- _Testo di partenza_:

◆ ◆ ◆ ◆ ◆ ◆ ◆

Il Consiglio dei Ministri del governo Meloni, su proposta del Ministro per gli affari regionali Roberto Calderoli, ha deliberato di impugnare di fronte alla Corte costituzionale la legge regionale sul fine vita approvata a settembre dalla Sardegna, per l’accesso al suicidio medicalmente assistito in base a quanto previsto dalla sentenza della stessa Corte 242/2019.
Pr il Governo, i fatti, la legge regionale, “nella sua interezza, esula in via assoluta dalle competenze regionali, eccedendo dalle competenze statutarie, e lede le competenze esclusive dello Stato in materia di ordinamento civile e penale e di determinazione dei livelli essenziali delle prestazioni concernenti i diritti civili e sociali, nonché il riparto di competenze in materia di tutela della salute, violando l’articolo 117, secondo comma, lettere l) e m), e terzo comma, della Costituzione”.

◆ ◆ ◆ ◆ ◆ ◆ ◆

- _Estratto dei dati_:
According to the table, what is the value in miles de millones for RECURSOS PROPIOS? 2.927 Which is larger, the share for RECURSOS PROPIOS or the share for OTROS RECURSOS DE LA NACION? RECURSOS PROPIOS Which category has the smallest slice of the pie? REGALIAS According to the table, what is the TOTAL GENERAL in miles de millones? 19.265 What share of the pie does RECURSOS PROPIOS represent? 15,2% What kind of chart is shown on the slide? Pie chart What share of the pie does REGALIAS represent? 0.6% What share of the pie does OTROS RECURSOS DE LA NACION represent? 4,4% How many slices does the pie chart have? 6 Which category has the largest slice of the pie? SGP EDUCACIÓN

◆ ◆ ◆ ◆ ◆ ◆ ◆

- _Cosa fare_: Trascrivi dal testo sulla legge sarda sul fine vita il passo che comincia con le parole "Il Consiglio dei" e finisce con "stessa Corte 242/2019.".

- _La risposta_:
Il Consiglio dei Ministri del governo Meloni, su proposta del Ministro per gli affari regionali Roberto Calderoli, ha deliberato di impugnare di fronte alla Corte costituzionale la legge regionale sul fine vita approvata a settembre dalla Sardegna, per l’accesso al suicidio medicalmente assistito in base a quanto previsto dalla sentenza della stessa Corte 242/2019.